You might say, why not just lower the lifetime of the XG and set the Cisco to something higher. Well, in my packet captures I observed that during IKEv1 phase1 initial contact, the lifetime is actually shared as part of the transform set and Cisco will use the lower setting of the two. Meaning that if the ASA policy is set to 86400 and we set the XG to be something much smaller, 5400 for example, the Cisco will use the value that XG has.
Another important fix for ASAs is to have the idle SA timeout set to unlimited. Without this, the ASA will tear down an SA that has not received traffic after 30 minutes. This causes an issue because the XG likes to keep the SAs up and will try and replace this deleted SA. For some unknown reason the ASA will not establish this new SA for 1-2 minutes, resulting in NO_PROPOSAL_CHOSEN. This is set on the GroupPolicy.

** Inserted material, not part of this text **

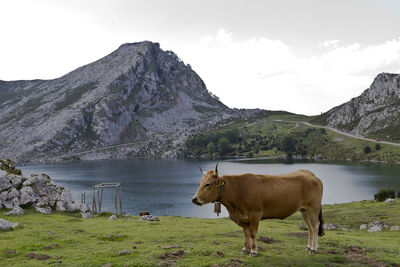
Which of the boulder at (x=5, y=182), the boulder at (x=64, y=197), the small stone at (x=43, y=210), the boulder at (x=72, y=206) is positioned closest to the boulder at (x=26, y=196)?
the small stone at (x=43, y=210)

group-policy GroupPolicy_1.1.1.1 attributes
vpn-idle-timeout none
Closing
Sophos Support has said to us numerous times, “set the ASA to be answer-only connection type”. While that helps on the initial VPN establishment, the Cisco will rekey the connection first if we do not configure the lifetimes as described above. It would also be nice if Sophos would follow the IPsec RFC and initiate the child_sa, using what Strongswan calls “traps”. That is like moving a mountain. Trying to get them to see this issue has been impossible, so I thought I would share, hoping this might help others.
TL; DR;
Set your Phase1 lifetime to 14400 seconds, and the margin to 999 (fuzz% 10). Phase 2 must match or be less than this. We use 3600 seconds.